Exercise brief –
Below are some records; state how many of their lines contain the word "trap", and add nothing.

Excerpted data –
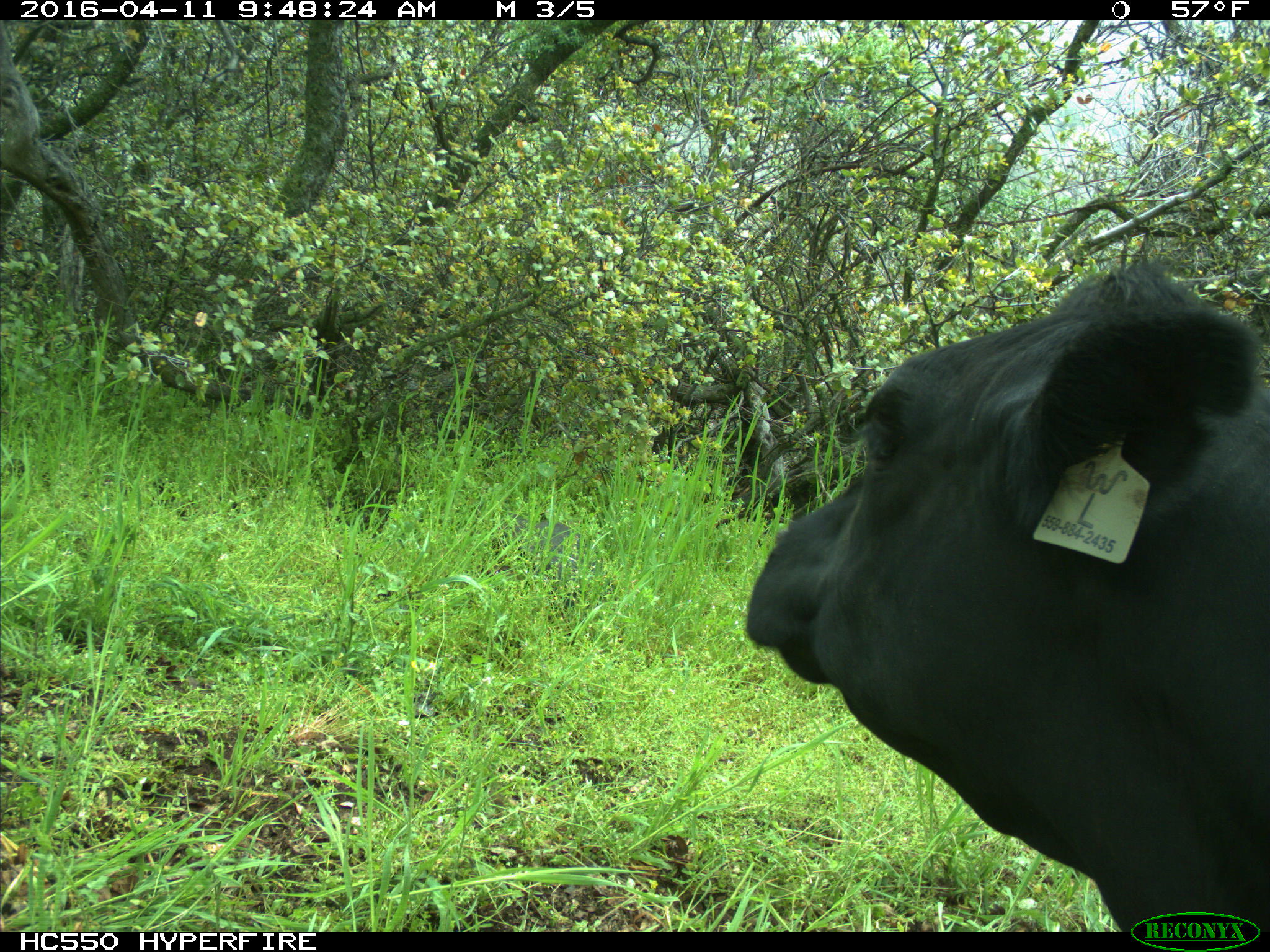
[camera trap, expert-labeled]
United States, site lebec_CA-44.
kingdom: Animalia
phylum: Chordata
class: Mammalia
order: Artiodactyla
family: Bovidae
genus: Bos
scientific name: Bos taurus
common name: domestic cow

==

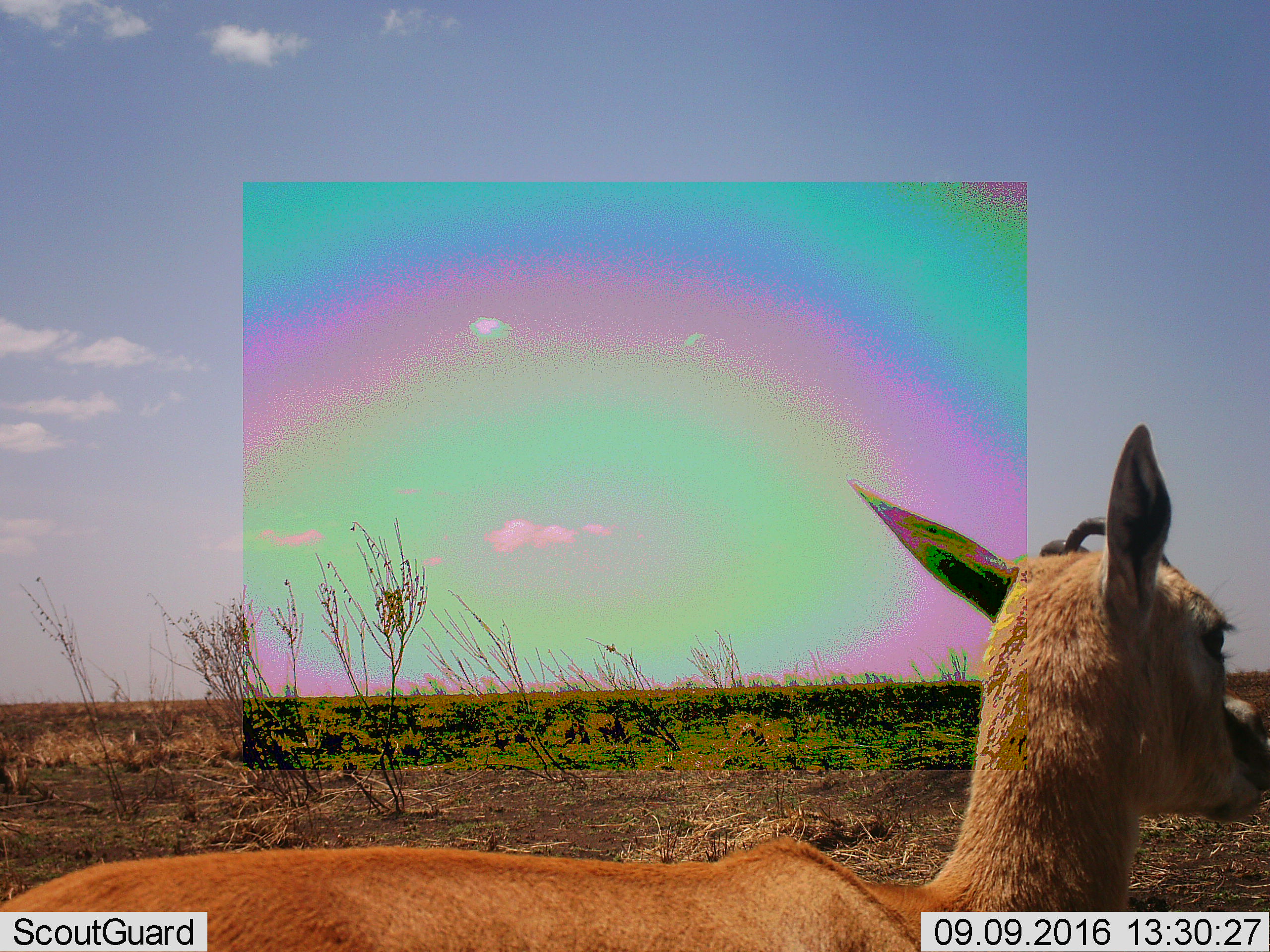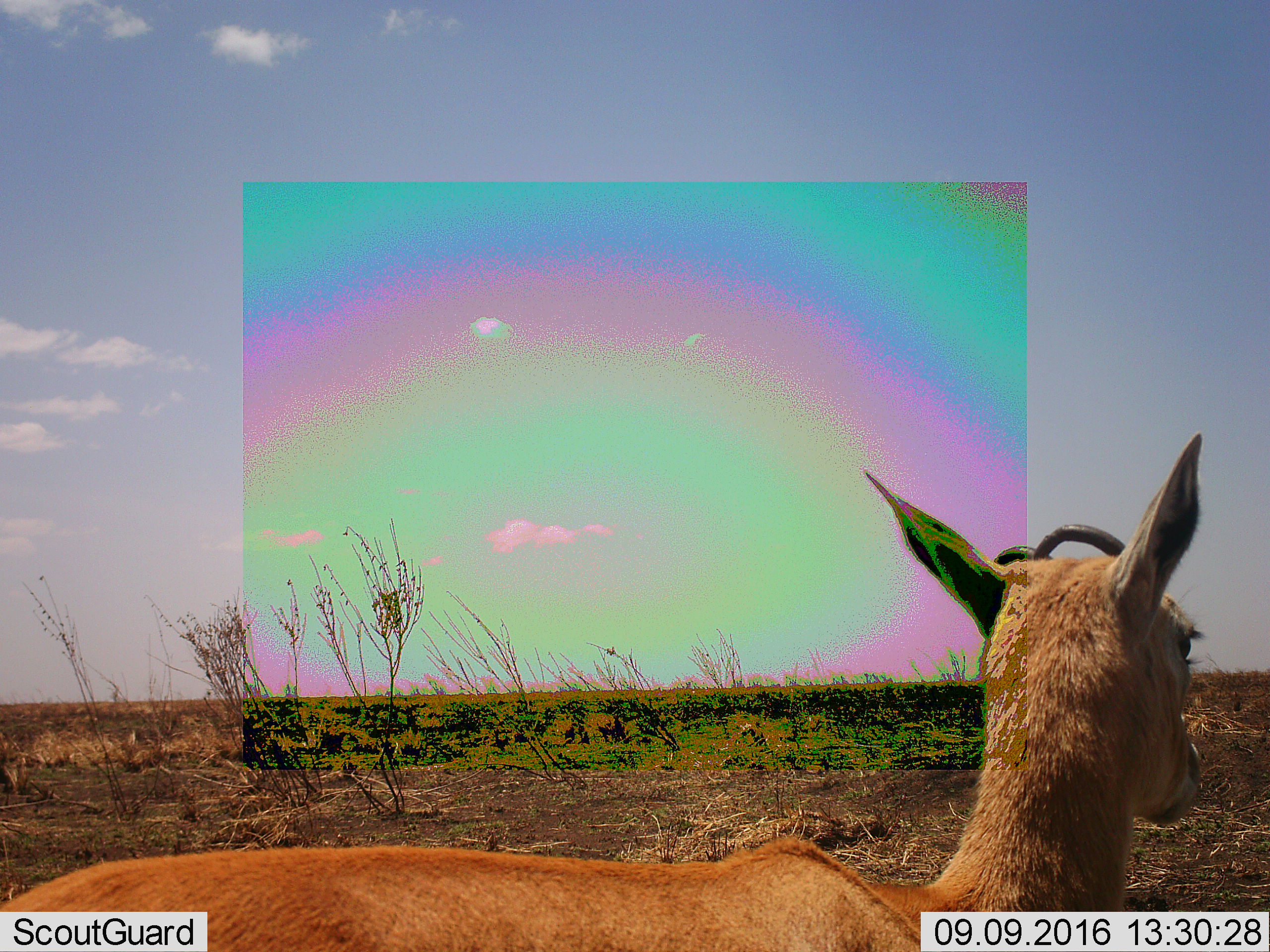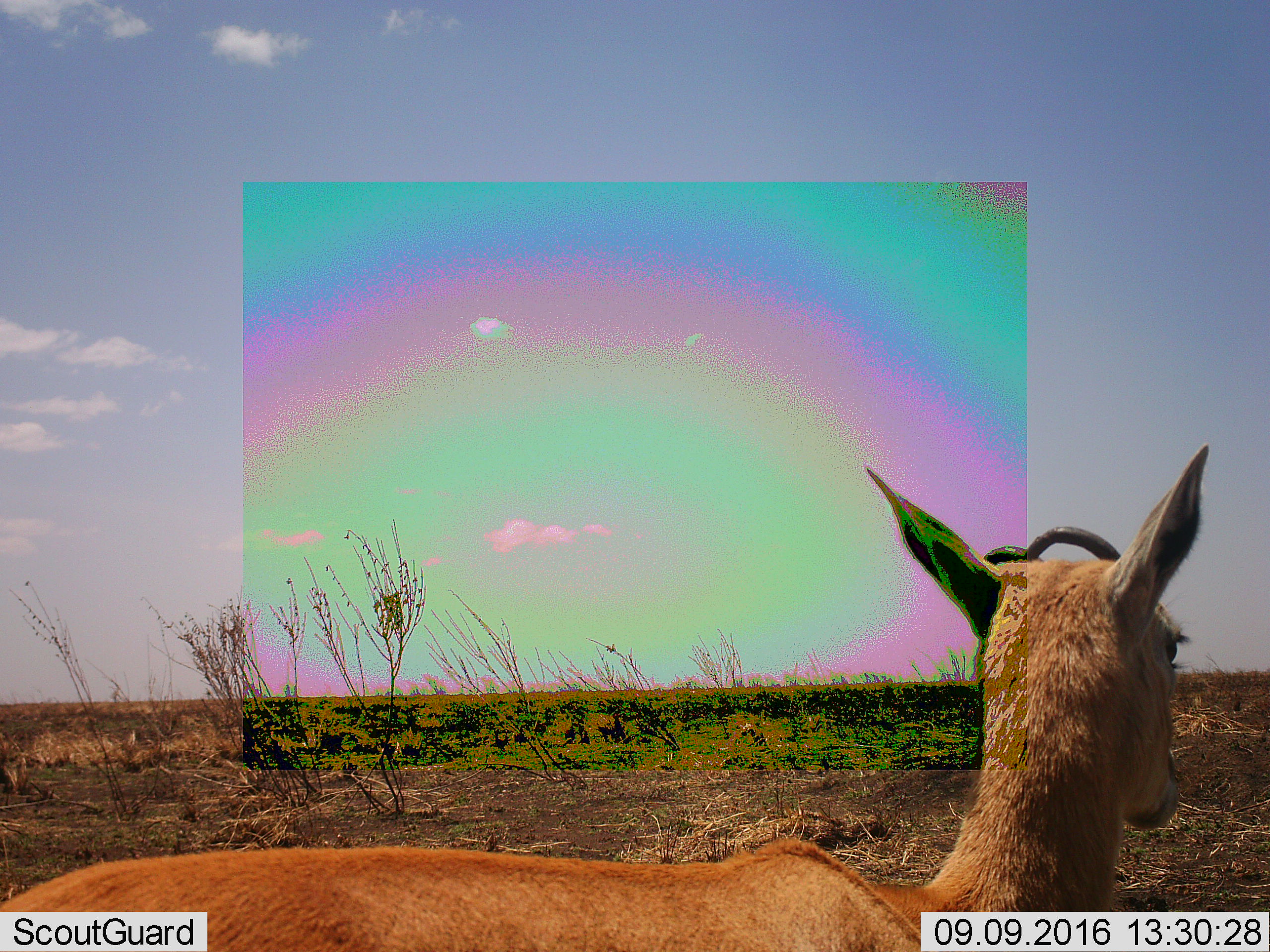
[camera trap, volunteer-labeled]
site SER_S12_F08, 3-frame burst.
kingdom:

...

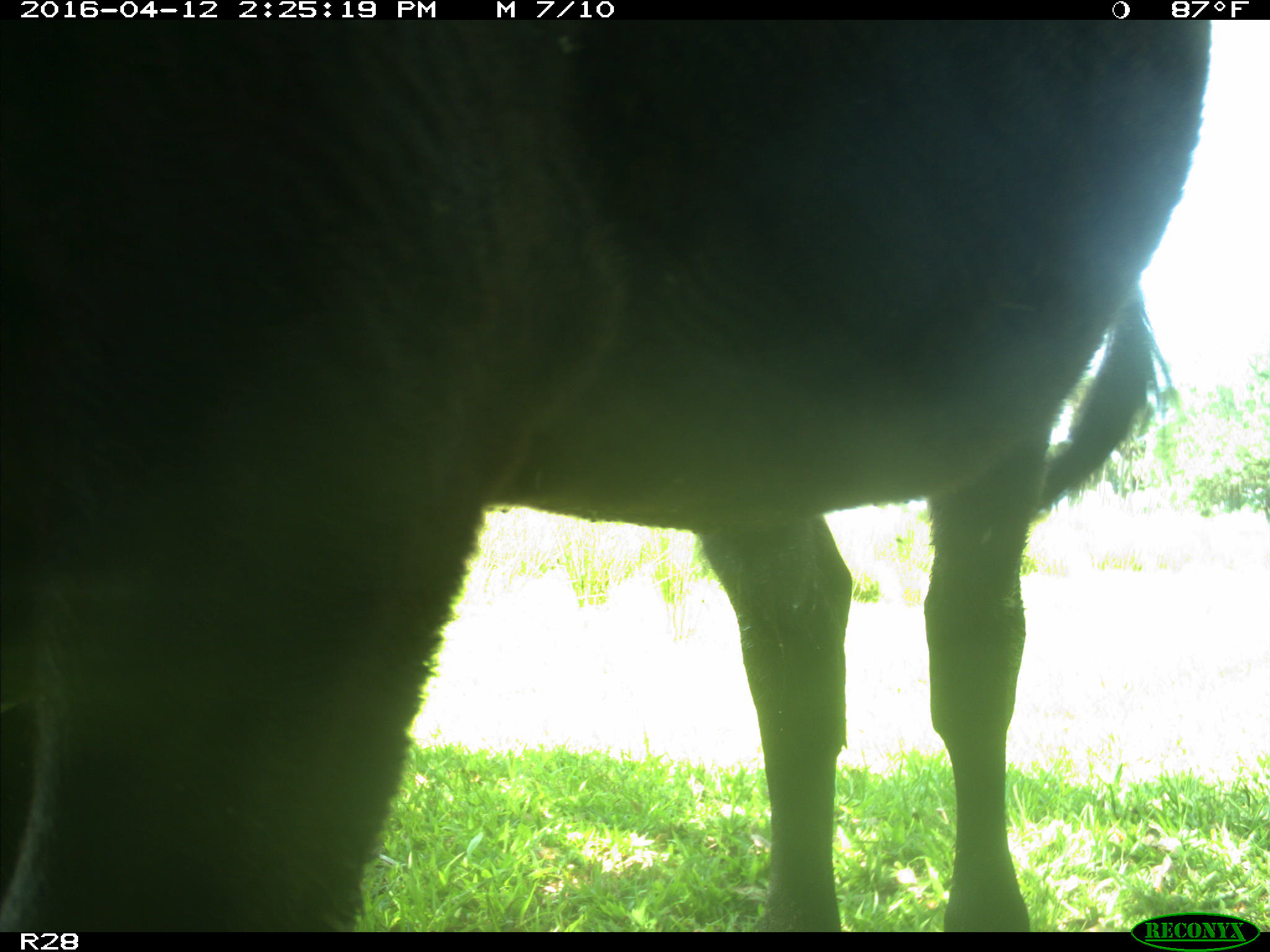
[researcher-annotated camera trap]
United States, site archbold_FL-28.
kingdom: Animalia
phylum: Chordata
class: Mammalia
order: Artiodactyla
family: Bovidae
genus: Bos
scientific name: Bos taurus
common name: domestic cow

Answer to this exercise –
3